Well, the Electors may not have surprised anyone else, but they surprised me. I had thought that one of the Europeans would be a compromise choice later on in the balloting--third or fourth day, and either Schoenborn or one of the Italians. The best shot seemed to me one of the very promising third-worlders. I wonder what they had in mind?
--They elected the smartest man in the room: a formidable theologian, who would have left his mark, no matter what.
--They elected the oldest man in the room, or pretty close. We saw with John XXIII that the man with little to lose is not necessarily the most cautious.
--They elected a peer of John Paul II. Benedict was one of two cardinals at the conclave who had been among the electors in 1978.
--They elected a consummate European, of a very sophisticated, even subtle, cast of mind. Benedict seems to be a very highly "cultured" person in the most formal sense of that word. I heard this evening that he is a musician, an accomplished classical pianist who loves Mozart.
--Continuing that thought, they probably could not have elected a Pope with a personality that contrasted more with that of his predecessor. Not shy, but very "academic," a grandfatherly type. He seems to be the type who may have "mentored" other members of the hierarchy with discretion and a certain warmth.
--In intellectual style, also very different. A neo-scholastic theologian as opposed to a phenomenological philosopher. Read anything by either man: the difference in approach is immediately apparent.
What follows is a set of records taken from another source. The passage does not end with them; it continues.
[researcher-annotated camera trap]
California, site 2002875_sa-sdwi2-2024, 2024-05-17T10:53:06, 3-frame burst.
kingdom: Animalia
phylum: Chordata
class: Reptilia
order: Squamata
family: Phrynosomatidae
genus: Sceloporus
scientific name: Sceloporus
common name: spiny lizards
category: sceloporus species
--Did they Electors choose St. Benedict or Benedict XV? The former was the bold founder of monasteries, the great medieval foundations that rescued not only the faith but also civilization itself from Europe's bearded invaders. The latter was, according to one historian, "a frail, reserved aristocrat" who inherited a Church inspired by a strong Pope Pius X but somewhat angered by the Modernist controversies. Yet Benedict XV also engaged his world by writing what would become the pioneering missionary charter of his century, and by suffering with the Church through World War I. He spent himself in charitable efforts to ease the plight of a huge refugee problem and to bring the nations to the negotiating table, unsuccessfully. He was a fascinating and complex character.
We can only wait, watch and learn what prompting of the Spirit moved the Cardinals in Cardinal Ratzinger's direction.